Countrywide did the same, and GMAC has also slashed volume of lower-quality loans.

"This credit market clearly has challenged us and tested us like we've never been tested before," Perry said. "We (also) got slammed by the complete closure of the non-GSE market."

IndyMac reduced its quarterly stock dividend to 25 cents per share from 50 cents. Perry called another large cut "prudent" if IndyMac isn't profitable in the fourth quarter.

He said IndyMac might be "modestly profitable" or lose money in the fourth quarter and in 2008, but said quarterly losses should be substantially below the third quarter's.

The company said it had ended September with a Tier 1 core capital ratio of 7.48 percent, above the 5.00 percent level that regulators consider "well-capitalized."

IndyMac also said it had raised operating liquidity to a record $6.3 billion, helped by a $5 billion jump in deposits since June.

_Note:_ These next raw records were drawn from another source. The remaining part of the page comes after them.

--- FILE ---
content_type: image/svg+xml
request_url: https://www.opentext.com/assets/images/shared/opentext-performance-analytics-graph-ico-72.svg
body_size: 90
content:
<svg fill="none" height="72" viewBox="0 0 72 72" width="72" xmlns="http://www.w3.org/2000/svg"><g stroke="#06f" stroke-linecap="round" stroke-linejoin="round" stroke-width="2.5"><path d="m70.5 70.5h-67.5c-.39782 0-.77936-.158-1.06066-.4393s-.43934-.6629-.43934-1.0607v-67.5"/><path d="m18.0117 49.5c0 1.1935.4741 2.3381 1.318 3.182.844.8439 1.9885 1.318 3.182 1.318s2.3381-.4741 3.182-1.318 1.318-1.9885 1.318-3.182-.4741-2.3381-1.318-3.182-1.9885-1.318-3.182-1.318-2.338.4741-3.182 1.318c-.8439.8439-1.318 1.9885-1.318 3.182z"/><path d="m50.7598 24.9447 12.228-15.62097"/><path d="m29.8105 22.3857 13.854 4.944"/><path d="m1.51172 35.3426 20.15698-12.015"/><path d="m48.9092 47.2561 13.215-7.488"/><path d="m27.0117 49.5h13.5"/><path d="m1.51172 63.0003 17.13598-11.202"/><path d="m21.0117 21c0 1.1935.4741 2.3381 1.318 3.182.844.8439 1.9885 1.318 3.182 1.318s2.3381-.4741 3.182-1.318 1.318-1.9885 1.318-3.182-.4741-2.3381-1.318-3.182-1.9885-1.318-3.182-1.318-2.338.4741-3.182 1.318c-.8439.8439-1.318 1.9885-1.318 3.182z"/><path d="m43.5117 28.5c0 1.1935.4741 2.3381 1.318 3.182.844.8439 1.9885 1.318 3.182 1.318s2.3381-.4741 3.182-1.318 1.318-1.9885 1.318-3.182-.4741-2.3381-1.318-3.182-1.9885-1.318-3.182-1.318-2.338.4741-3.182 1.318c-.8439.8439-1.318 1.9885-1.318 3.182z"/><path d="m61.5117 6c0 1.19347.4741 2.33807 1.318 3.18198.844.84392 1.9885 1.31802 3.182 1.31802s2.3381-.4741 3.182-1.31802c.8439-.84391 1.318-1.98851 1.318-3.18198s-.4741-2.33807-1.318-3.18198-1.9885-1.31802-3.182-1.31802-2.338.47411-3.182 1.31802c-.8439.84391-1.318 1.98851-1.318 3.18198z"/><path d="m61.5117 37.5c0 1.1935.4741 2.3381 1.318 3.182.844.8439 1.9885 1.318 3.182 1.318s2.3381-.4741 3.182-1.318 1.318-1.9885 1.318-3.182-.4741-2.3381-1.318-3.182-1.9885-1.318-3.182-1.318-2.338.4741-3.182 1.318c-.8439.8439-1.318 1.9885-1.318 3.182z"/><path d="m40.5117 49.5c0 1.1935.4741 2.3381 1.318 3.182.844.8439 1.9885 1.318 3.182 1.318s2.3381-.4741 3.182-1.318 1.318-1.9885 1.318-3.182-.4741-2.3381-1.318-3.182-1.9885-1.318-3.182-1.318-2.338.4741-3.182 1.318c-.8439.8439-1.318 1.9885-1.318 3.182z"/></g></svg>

Pretax credit losses quadrupled from the second quarter to $407.7 million, while losses from the sale of mortgages totaled $167.2 million. Results also reflected costs to eliminate 1,547 jobs, as well as hedging gains.

Quarterly mortgage production fell 30 percent to $16.8 billion. Fourth-quarter production may total $12.4 billion, Perry said.

IndyMac ended September with $16.8 billion of deposits and $33.7 billion of assets.